Luke 24:3:  “of the Lord Jesus.”
Luke 24:5:  “He is not here, but has risen.”
Luke 24:12 – the entire verse.
Luke 24:36 – “And said to them, ‘Peace be unto you.’”
Luke 24:40 – the entire verse, “And when He had said this, He showed them His hands and His feet.”
Luke 24:51 – “and was carried up into heaven.”
Luke 24:52 – “and they worshipped him.”

          When the Revised Standard Version was issued in 1946, and again in 1952, it did not contain those verses.  This is because the scholars responsible for the RSV New Testament’s base-text subscribed to Hort’s theory of “Western Non-Interpolations” – which is a technical way of saying that they did not believe that these verses and phrases were genuine.  The reason they did not think these verses were genuine is that these verses and phrases, despite being supported by a huge majority (over 99%) of Greek manuscripts, are absent from Codex Bezae.  Back in 1881, Hort had proposed that Codex Bezae’s text is typical of an early form of the text developed by copyists who tended to expand the text – adding extra words so as to clarify the meaning of sentences, turning references to “Jesus Christ” into “our Lord Jesus Christ,” and so forth. 
          Hort reasoned that since the Western form of the text is characterized by embellishment, making it longer, the testimony of the Western text has special importance, or weight, when it is shorter.  And at these points in Luke 24, it is shorter.  Hort thought that this implies that at these particular points, all the manuscripts that have these verses and phrases have been expanded (or, interpolated) and the Western Text alone has not been interpolated. 
          If Papyrus 75 had not been discovered, it is very likely that Hort’s theory about Western Non-Interpolations would have continued to be believed by the scholars responsible for compiling the Greek texts upon which modern New Testaments are based. 
          When Papyrus 75 was discovered and its text was published, it became clear that all of the passages in Luke 24 which were rendered suspect (or which were outright rejected) due to Hort’s theory of Western Non-Interpolations were present in the manuscript.  Some textual critics – most notably, Bart Ehrman – continue to believe Hort’s theory, not letting things like evidence get in the way of a good theory. 
          Most textual critics, though, were persuaded by the evidence, and it was for this reason that after the discovery and publication of Papyrus 75, subsequent English versions such as the New International Version, the New American Standard Version, and the New Revised Standard Version retained all those verses and phrases in Luke 24 which the RSV had relegated to the footnotes. 

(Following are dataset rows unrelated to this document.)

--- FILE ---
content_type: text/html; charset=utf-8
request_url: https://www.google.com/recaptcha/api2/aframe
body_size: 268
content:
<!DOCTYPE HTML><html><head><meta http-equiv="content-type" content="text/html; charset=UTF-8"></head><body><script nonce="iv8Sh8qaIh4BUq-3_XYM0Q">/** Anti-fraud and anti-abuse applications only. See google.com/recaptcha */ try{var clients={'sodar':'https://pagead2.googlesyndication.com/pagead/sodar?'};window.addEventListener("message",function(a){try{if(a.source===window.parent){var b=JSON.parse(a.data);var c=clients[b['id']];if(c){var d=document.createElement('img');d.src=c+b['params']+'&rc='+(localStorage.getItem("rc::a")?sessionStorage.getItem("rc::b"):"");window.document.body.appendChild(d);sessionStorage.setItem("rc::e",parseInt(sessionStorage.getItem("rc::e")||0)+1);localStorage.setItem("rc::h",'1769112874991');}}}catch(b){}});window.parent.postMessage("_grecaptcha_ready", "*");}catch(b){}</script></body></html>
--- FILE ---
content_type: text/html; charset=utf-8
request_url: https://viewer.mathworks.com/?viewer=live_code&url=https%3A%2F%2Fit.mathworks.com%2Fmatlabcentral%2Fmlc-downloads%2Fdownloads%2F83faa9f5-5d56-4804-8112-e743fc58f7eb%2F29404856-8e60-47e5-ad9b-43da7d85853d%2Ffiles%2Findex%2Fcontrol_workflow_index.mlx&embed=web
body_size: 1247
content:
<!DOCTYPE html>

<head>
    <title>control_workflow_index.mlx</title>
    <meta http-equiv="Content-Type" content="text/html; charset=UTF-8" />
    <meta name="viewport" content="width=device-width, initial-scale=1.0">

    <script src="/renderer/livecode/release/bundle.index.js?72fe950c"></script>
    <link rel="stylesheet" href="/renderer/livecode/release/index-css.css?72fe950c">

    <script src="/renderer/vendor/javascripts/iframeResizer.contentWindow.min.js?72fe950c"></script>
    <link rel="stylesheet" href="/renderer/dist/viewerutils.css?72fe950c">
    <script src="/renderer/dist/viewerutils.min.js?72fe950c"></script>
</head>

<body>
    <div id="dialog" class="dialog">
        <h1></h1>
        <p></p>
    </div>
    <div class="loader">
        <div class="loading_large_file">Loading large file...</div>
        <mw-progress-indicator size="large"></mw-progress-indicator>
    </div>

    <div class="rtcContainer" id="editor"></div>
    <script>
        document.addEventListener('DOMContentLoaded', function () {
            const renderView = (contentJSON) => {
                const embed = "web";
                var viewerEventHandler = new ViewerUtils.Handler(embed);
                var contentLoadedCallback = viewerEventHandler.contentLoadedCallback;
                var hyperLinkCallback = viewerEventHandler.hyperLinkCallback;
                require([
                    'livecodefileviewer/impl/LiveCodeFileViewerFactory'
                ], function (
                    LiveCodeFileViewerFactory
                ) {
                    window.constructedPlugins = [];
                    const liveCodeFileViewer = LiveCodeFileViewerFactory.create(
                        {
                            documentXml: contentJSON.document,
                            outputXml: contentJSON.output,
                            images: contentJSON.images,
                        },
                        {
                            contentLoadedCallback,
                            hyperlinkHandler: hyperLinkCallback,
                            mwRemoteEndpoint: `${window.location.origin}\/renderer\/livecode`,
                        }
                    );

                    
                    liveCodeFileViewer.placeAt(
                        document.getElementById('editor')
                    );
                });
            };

          Advocates of the KJV in 1881 felt considerable consternation that Westcott and Hort had turned a single Greek manuscript (Codex Bezae, with a smattering of Old Latin allies) into the pivot upon which several verses and phrases in Luke 24 would either remain in the text, or be jettisoned.  Similarly advocates of the KJV, in the 1970’s, felt considerable vindication when the compilers of the predominantly Alexandrian Nestle-Aland and United Bible Societies compilations, on the basis of the discovery of one manuscript, felt obligated to pivot back toward the text that the KJV’s translators had used at these particular points in Luke 24.  (For the most part, however, the text of Papyrus 75 has an Alexandrian text, agreeing (against the KJV’s base-text) with the manuscripts upon which the Nestle-Aland compilation heavily depends, especially Codex Vaticanus – which can also be viewed page-by-page at the website of the Vatican Library.)